--- Start of Source extract ---

Adsorption energy ( E_ads  ) values that are negative imply an exothermic, spontaneity and permanence of alanine, arginine, cysteine and tyrosine chemical adsorption on the surface of Fe (110). This suggests that, the inhibitors and the Fe (110) surface have formed robust and stable bonds. Heteroatoms, such as N,O and S are in close proximity to the surface under these circumstances. As a result, this bond fortifies the surface, increasing its resistance to the corrosive agent attack. Notably, the corrosion inhibition performance is directly influenced by the absolute value of E_ads , which quantifies the strength of the bond between the inhibitor and the Fe (110) surface. The results demonstrate that these inhibitor molecules are good candidates for protecting iron surfaces from corrosion in acidic aqueous environments, highlighting their potential for practical applications in corrosion prevention.

--- End of Source extract ---
--- Start of Supplied entries ---

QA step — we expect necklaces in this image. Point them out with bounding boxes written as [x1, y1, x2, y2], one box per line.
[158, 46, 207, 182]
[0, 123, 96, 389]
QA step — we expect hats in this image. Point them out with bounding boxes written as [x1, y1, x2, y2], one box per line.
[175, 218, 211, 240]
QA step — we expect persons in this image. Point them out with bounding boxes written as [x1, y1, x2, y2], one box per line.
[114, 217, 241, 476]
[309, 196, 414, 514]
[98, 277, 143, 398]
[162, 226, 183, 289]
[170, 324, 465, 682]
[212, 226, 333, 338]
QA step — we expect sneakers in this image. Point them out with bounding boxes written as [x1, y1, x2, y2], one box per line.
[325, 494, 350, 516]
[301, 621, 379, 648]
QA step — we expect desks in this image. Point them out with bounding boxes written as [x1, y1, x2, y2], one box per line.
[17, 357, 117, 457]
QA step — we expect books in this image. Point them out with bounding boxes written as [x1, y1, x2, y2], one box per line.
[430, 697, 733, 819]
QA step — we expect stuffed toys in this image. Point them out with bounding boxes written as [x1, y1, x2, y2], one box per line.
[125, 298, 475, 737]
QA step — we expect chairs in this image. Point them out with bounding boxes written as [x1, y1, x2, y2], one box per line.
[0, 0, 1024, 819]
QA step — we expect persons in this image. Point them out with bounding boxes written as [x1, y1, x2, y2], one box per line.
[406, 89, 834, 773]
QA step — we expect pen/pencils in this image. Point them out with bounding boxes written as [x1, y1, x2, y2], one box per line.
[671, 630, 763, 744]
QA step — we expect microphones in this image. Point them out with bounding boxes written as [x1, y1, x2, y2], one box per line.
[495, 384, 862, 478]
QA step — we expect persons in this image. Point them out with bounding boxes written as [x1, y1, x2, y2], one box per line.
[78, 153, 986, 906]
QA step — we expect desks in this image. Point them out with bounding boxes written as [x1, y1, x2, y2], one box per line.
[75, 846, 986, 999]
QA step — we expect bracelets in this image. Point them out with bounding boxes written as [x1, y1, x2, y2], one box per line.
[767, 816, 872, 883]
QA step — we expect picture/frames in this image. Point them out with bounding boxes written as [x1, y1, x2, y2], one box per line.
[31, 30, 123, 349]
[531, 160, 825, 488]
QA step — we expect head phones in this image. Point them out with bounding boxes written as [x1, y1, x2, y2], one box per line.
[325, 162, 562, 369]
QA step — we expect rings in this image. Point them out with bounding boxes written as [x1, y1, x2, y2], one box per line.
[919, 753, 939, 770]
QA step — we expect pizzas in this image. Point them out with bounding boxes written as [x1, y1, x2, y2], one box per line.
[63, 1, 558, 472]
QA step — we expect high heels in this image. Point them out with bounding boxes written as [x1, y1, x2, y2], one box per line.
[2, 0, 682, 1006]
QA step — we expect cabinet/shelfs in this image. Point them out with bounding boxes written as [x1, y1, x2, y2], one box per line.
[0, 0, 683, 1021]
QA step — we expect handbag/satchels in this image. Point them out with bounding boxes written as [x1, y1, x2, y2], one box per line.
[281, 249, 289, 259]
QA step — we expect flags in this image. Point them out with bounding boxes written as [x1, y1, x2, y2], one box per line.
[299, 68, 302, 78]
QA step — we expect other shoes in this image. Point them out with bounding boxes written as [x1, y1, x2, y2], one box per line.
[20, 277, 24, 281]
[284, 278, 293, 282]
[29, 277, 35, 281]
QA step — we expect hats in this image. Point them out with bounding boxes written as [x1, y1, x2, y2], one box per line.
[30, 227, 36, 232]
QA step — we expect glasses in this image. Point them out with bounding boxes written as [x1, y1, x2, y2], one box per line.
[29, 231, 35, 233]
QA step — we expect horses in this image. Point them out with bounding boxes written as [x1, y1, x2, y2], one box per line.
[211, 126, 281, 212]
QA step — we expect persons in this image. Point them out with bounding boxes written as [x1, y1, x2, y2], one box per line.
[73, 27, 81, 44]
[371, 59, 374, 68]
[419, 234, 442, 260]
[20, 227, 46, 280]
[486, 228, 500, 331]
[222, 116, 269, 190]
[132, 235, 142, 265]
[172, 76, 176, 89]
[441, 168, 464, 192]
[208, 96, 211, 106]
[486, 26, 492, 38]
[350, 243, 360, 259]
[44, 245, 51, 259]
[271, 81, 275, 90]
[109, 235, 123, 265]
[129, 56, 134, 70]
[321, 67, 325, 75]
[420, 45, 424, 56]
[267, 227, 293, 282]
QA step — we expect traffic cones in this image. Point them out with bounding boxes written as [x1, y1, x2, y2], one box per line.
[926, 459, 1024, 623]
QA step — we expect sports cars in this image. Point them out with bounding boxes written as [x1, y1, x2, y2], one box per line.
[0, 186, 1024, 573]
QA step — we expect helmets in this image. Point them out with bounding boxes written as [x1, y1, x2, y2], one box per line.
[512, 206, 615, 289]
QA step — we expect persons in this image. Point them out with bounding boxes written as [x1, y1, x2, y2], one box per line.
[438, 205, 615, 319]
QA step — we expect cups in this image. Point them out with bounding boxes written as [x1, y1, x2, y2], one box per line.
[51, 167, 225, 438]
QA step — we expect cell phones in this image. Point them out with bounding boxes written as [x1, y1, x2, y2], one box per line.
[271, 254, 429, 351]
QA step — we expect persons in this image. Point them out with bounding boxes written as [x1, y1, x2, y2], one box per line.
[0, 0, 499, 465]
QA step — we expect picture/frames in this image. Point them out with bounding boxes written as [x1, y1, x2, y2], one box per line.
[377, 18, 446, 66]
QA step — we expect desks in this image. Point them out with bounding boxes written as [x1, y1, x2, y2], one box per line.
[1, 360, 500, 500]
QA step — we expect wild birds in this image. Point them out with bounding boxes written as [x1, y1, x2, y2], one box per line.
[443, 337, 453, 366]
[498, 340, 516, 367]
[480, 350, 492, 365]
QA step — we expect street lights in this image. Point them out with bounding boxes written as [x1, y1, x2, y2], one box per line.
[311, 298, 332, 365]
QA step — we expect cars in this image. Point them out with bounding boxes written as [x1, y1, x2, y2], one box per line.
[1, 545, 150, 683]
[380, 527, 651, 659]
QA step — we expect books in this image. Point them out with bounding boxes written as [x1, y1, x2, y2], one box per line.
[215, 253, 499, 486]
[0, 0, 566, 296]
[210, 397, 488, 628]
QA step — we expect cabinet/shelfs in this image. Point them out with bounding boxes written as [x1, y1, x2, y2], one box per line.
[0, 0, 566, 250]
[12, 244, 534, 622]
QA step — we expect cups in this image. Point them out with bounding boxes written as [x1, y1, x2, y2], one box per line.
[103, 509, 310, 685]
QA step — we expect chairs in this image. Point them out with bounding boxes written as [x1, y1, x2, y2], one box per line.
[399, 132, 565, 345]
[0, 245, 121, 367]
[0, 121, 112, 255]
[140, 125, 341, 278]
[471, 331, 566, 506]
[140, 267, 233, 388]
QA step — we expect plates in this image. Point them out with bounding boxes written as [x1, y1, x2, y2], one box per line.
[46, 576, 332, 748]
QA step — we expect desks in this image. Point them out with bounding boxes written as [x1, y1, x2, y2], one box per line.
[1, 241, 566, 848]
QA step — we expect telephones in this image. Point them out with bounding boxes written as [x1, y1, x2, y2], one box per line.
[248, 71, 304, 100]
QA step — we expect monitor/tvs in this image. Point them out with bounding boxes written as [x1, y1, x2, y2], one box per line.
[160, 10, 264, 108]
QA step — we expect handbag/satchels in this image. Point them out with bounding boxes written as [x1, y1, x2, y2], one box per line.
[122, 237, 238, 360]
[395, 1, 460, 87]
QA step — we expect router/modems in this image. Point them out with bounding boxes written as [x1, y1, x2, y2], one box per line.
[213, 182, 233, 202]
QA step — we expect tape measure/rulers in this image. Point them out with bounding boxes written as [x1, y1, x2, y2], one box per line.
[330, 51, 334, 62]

--- End of Supplied entries ---

Work to complete:
[1] Which amino acids does the passage on iron corrosion inhibition name as chemically adsorbing on the Fe (110) surface?
[2] Can you carry the passage on iron corrosion inhibition forward, writing what comes after its final sentence?

Responses to the tasks:
[1] Alanine, arginine, cysteine and tyrosine.

[2]
Out of all the inhibitors examined, the study found that Tyrosine had the strongest adsorption energy, measuring about -2.93×10⁵ kcal/mol. This finding indicates that, Tyrosine is the most effective inhibitor for preventing corrosion because it forms the strongest bond with the Fe (110) surface. Consequently, increase the inhibition of corrosion by creating a stable and thick layer of protection. On the other hand, Arginine showed the least adsorption energy ( 191.01kcal/ mol), indicating that it was less effective as an inhibitor. In summary, the study demonstrates that the amino acids under investigation have inhibitory performance in the following order: tyrosine > cysteine > alanine > arginine. The study's inhibitors, N,O, and S, had unshared electron pairs and were adsorbed on the Fe (110) surface through coordination bonds. When the empty d orbital is found on the metal surface, this forms a coordination bond with it. These results could lead to the development of more potent iron corrosion inhibitors in acidic aqueous solutions, advancing the field of corrosion prevention techniques. The presence of functional groups in Tyrosine supports the inhibitor molecule's higher surface area, and the benzene ring portion of Tyrosine are planar or parallel along the surface of Fe (110) coverage on the Fe crystal plane and increases its matrix contact to create stable adsorption [35,36]. By doing this, the Fe surface's defense against hostile ions such as Cl- and H₃O⁺is strengthened. As a result of its larger adsorption energy than the other three amino acids, tyrosine has the highest inhibition rate among them, according to the data.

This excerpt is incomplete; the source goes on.